Have you ever had this situation, where your friend is crestfallen and in a bad space…and all you can think of to say is, “Wow, that sucks.  Sorry, man,” and then later on think about sending them a link to Mr. Mister’s “Broken Wings”, as if that will make them feel better?  Yeah, that about says it all…

“Take these broken wings
And learn to fly again, learn to live so free
When we hear the voices sing
The book of love will open up and let us in
Take these broken wings”

I can’t be the only one that thinks 80’s music solves most of life’s problems, can I?  I mean, I hear Michael Jackson’s “We are here to change the world” and my whole day turns around.  Maybe I’ve seen Captain EO one too many times but I think that shit is life-changing. 

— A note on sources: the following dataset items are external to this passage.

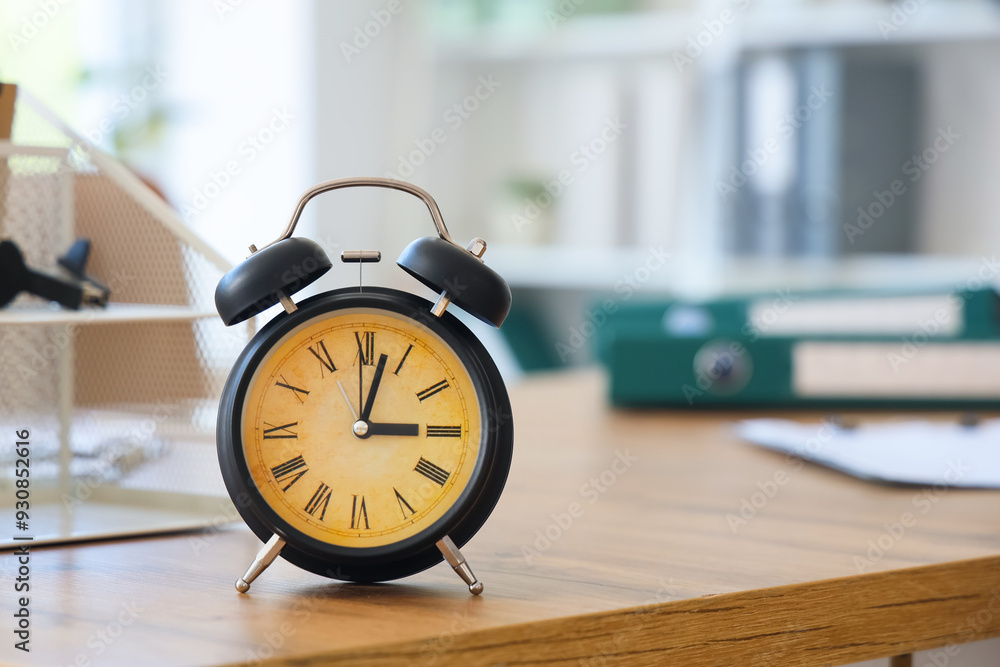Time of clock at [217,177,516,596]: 3:02
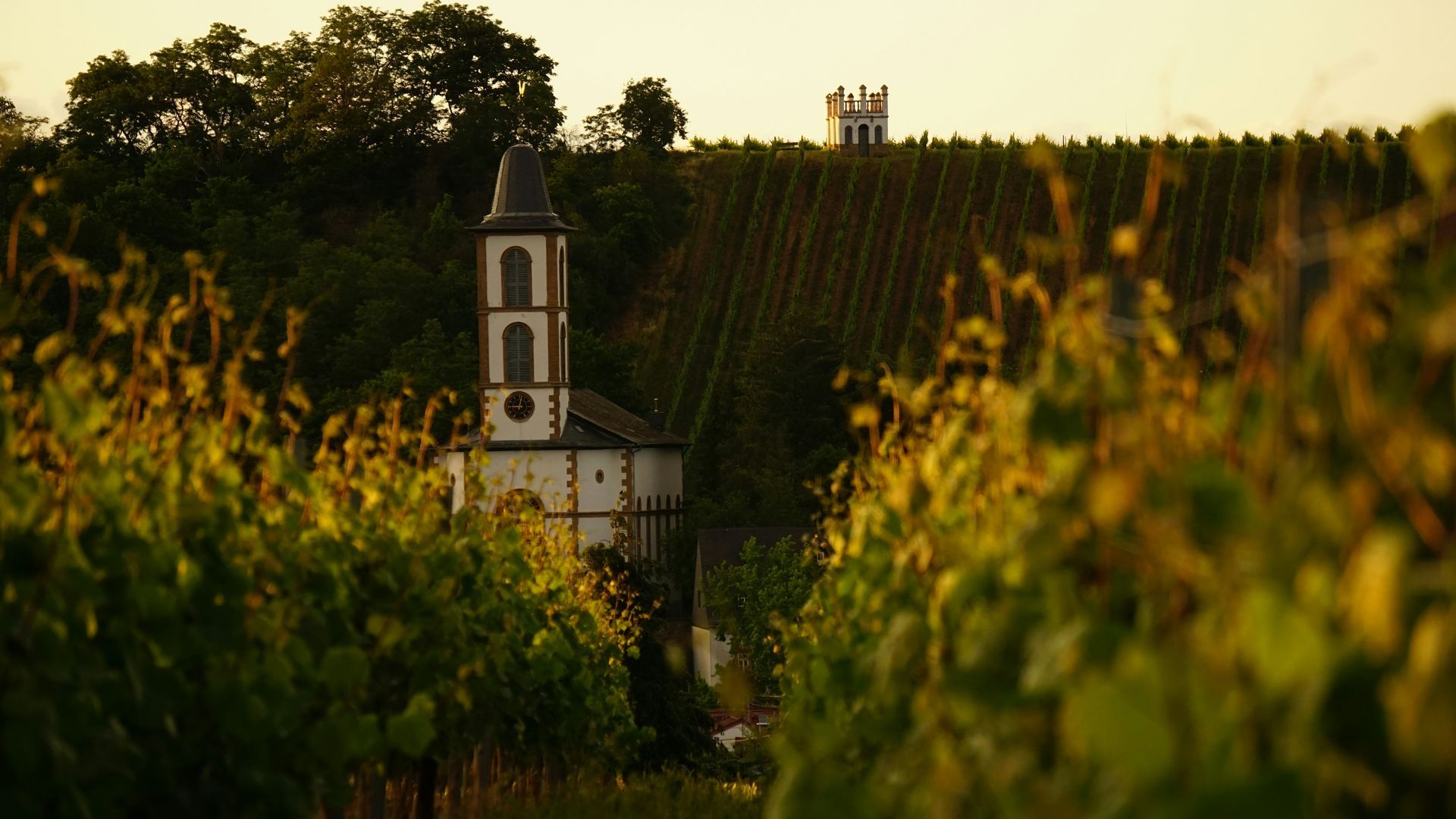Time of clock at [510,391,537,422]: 9:01
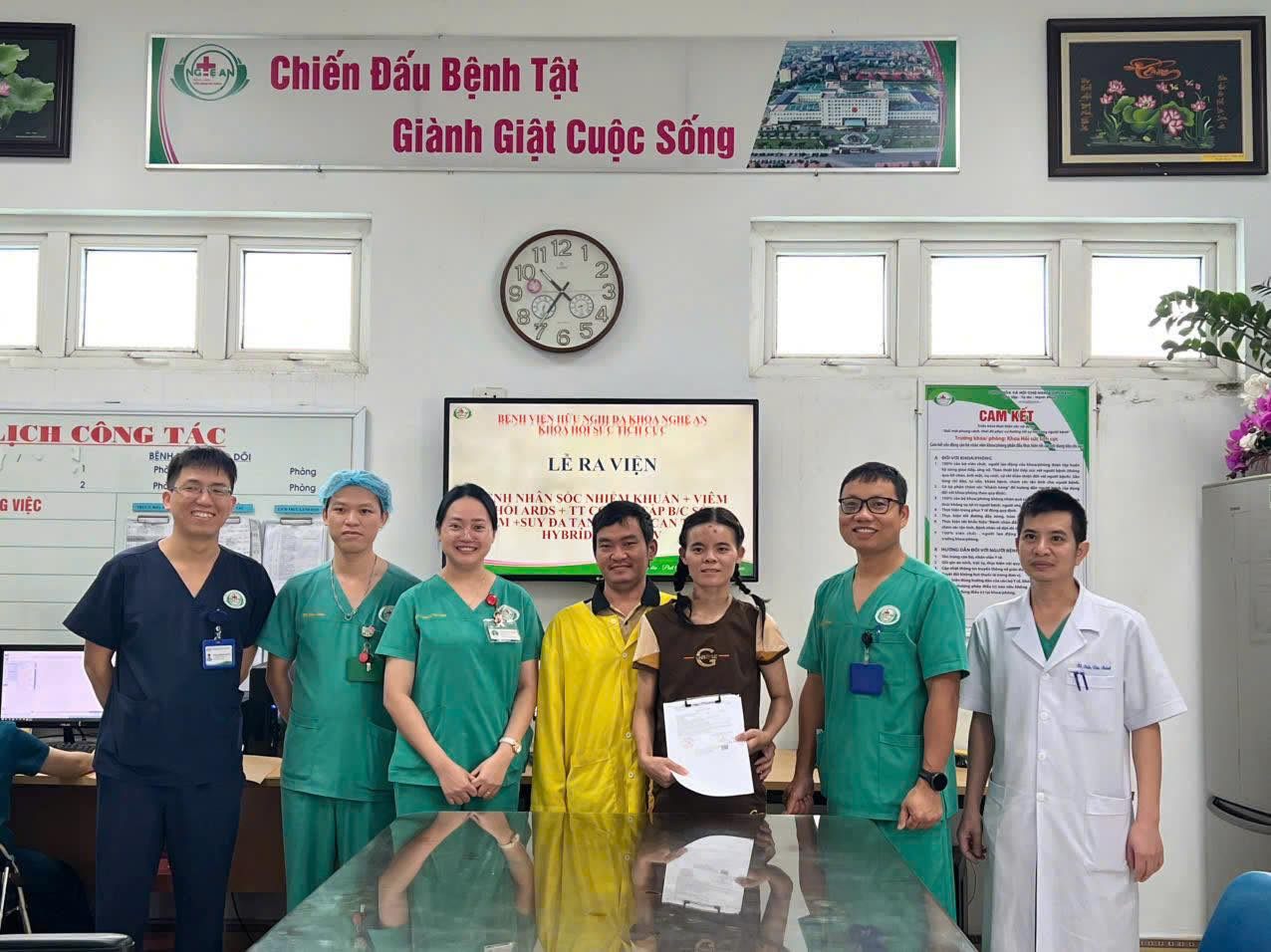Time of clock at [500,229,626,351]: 10:36
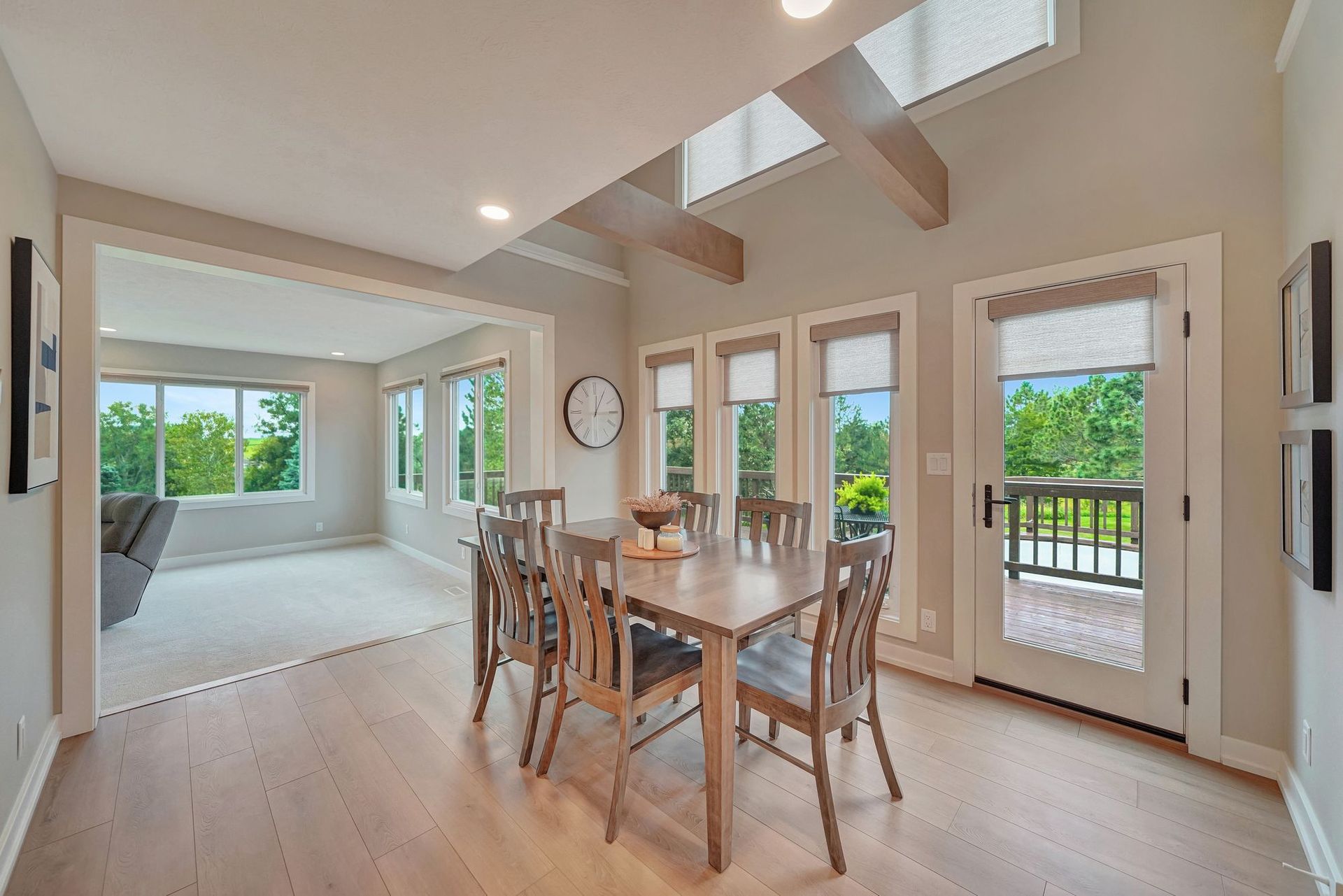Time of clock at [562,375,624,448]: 12:04
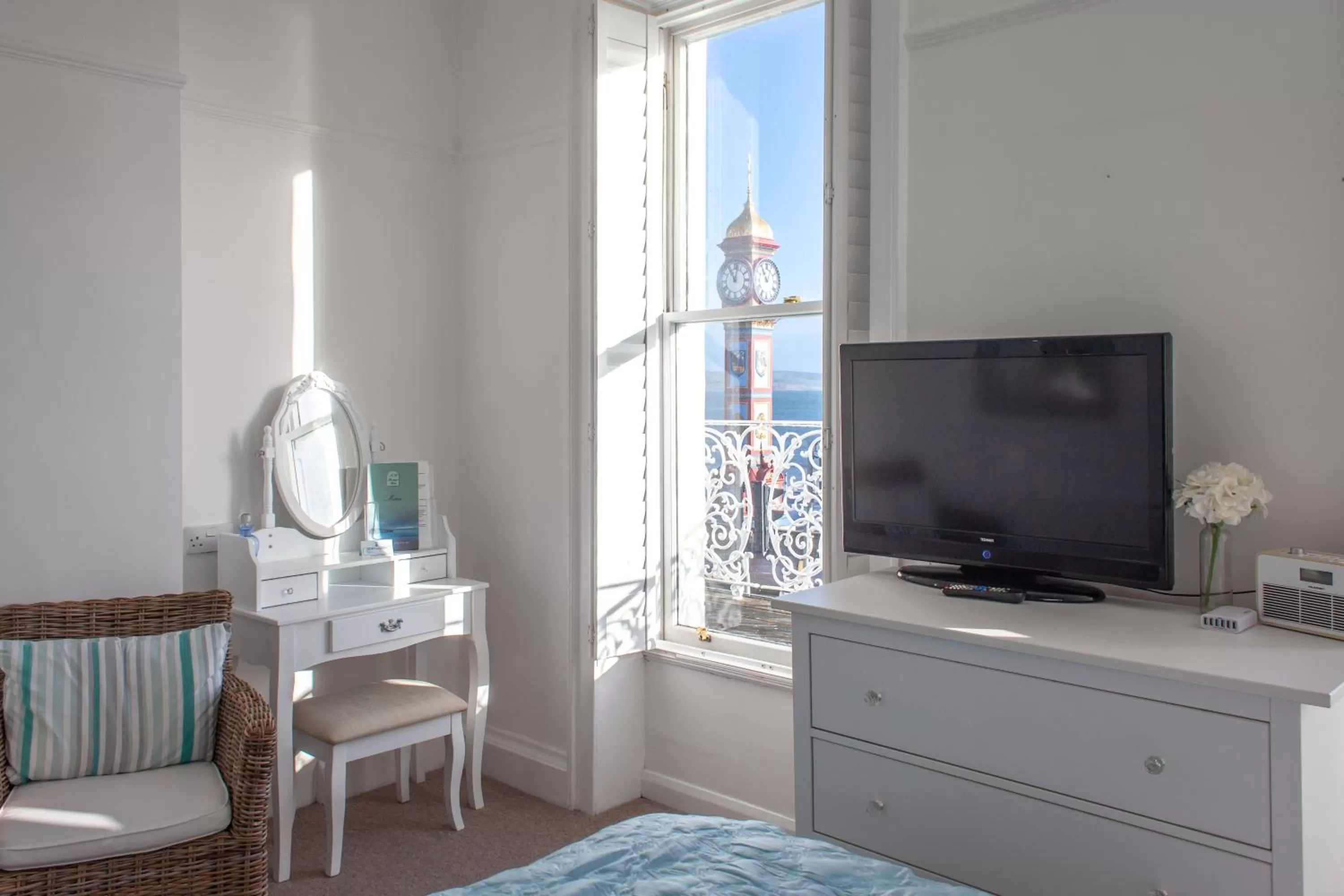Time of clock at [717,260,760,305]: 11:02
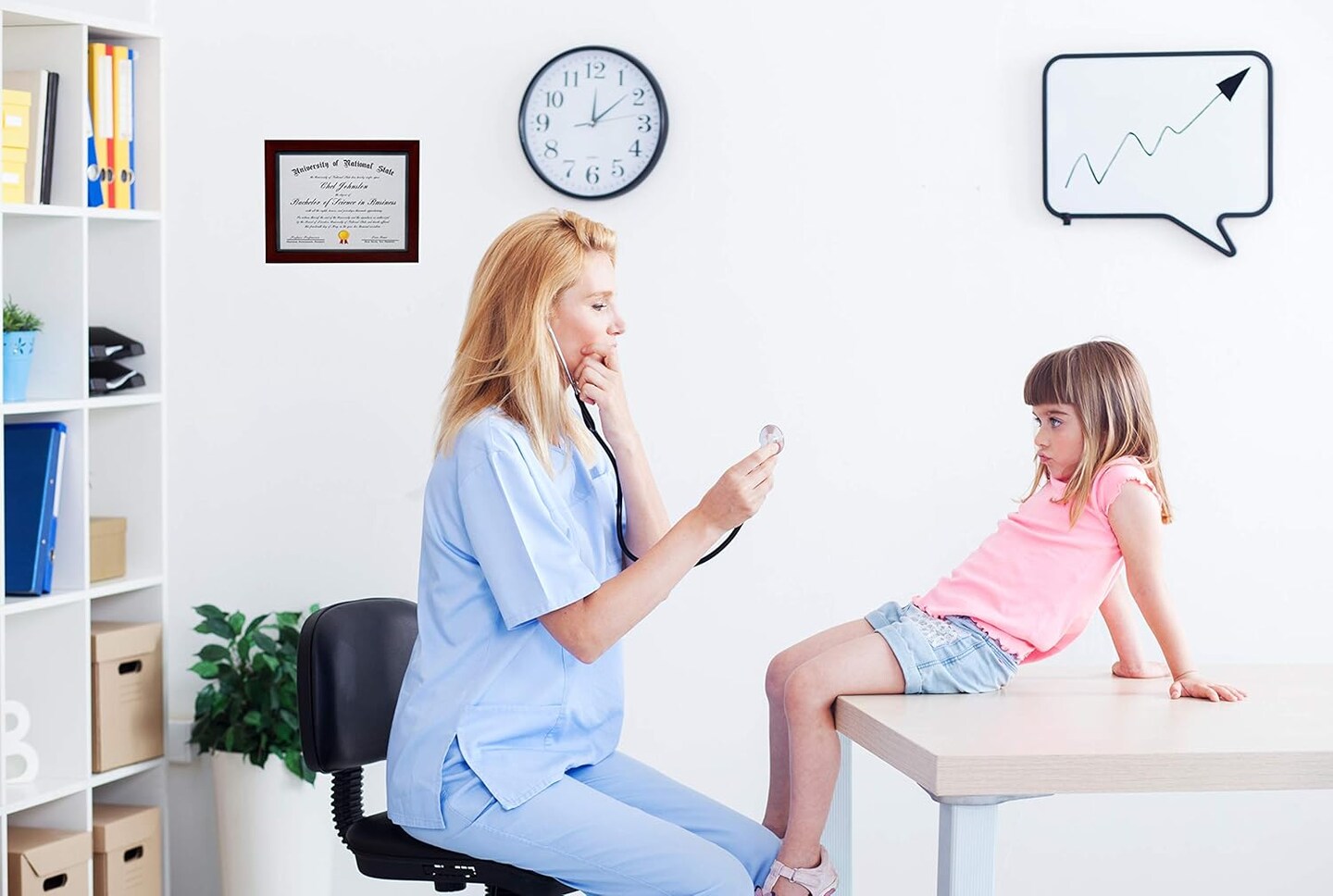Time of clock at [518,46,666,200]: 12:08
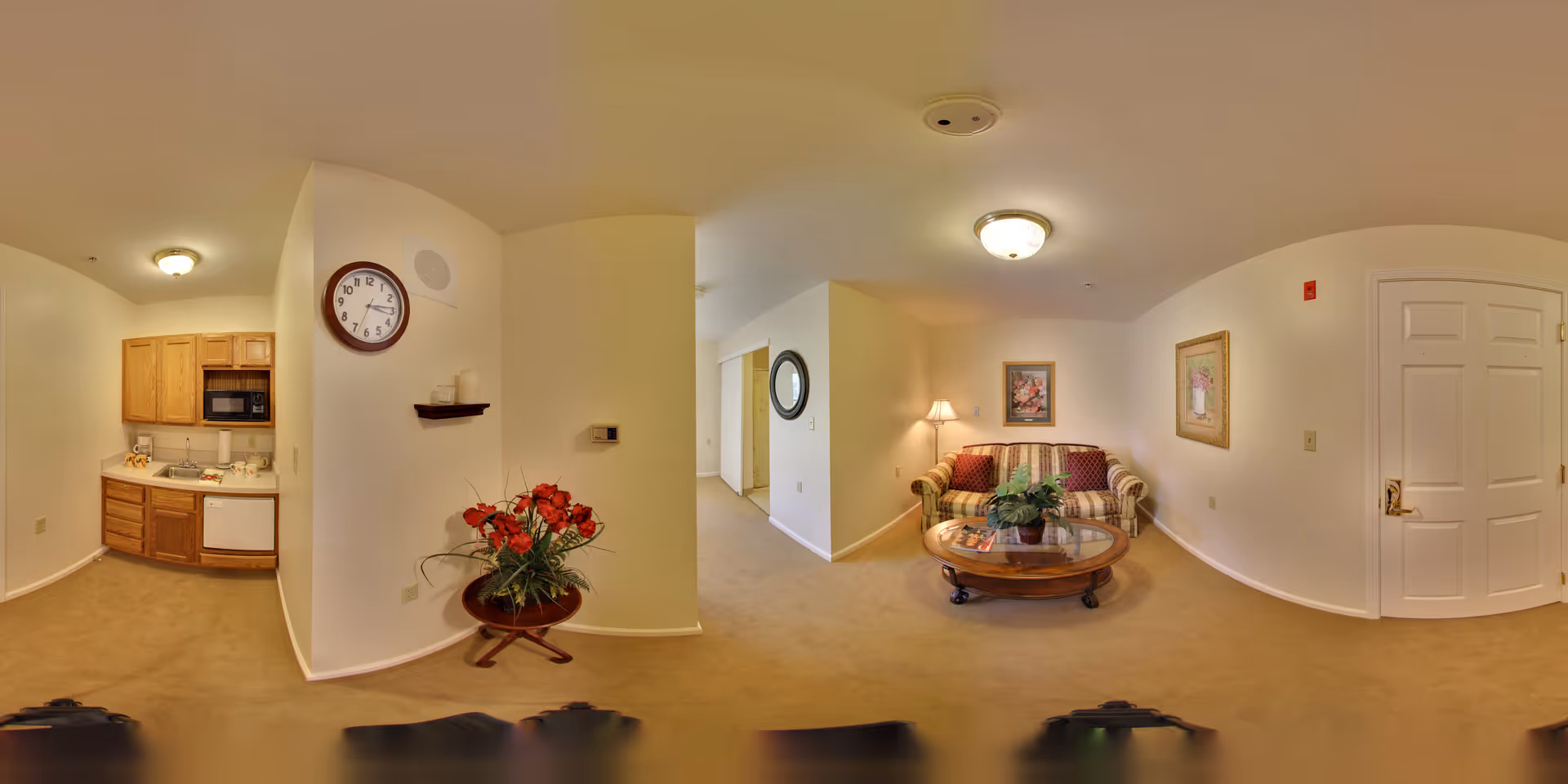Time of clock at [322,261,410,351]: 3:13
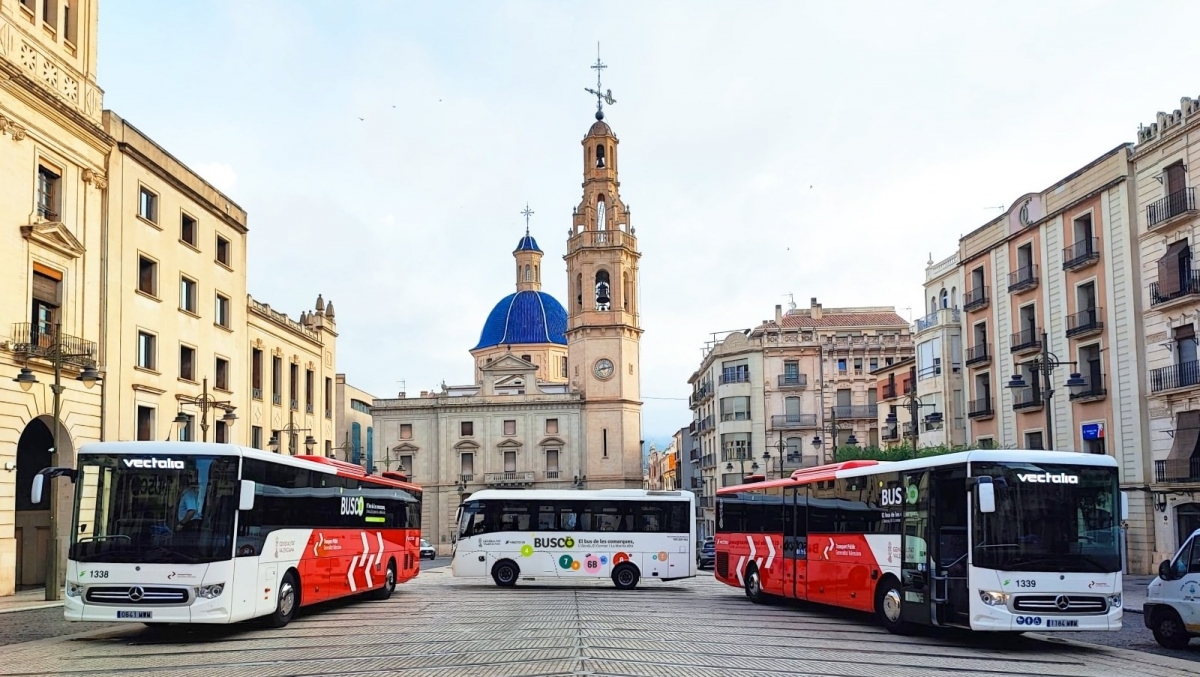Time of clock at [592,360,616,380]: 8:12
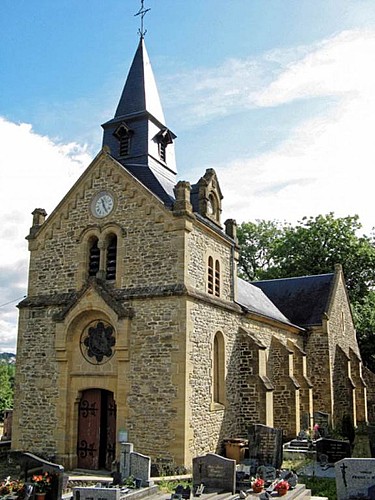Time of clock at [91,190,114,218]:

Oh, well.  I really do hope my friend feels better.  Maybe I’ll draw him a picture.

Thursday, March 17, 2011

When my spirit explodes...


...there will apparently be a lot of blue bubbles. 
 
Have you ever had moments where you felt completely free?  Like you had an explosion of peace because you realized that all the limitations you feel, most of the frustrations, don't really exist?  Some days I have incredible moments of revelation where I see that most of the things that bother me in life are inconsequential- not that nothing matters, (I haven't become a Nihilist), just that what can't be changed can simply not be changed and isn't worth worrying about, and the things that I feel hold me back aren't really there.  I can pretty much do anything!  If I want to dress bonkers on the weekend, or speak with an accent, or paint a picture, or go on a bike ride, or travel to Mexico, or write a book or plant a garden...all can be done.  If I don't like my hair color, I can change it.  If I want to travel the world, with just a little planning, it can be done.  Feeling like possibility is limitless is one of the best, most pure, exhilarating feelings ever.  It's like the adrenaline experienced during a roller coaster ride and that "a-ha!" moment when you've solved a mystery or figured out a movie twist before it's revealed, combined.  It's like this giant "It's OKAY" feeling descends, and you kind of just feel like your wrongs are forgiven and Life is a giant present with a big bow, waiting for you to open.  I don't think I'm doing a good job describing it, but I think the best word to encapsulate this feeling is Freedom.  And it rocks. 

Whatever it is, I hope all of you experience it. 

And PS I promise I'm not crazy...yet.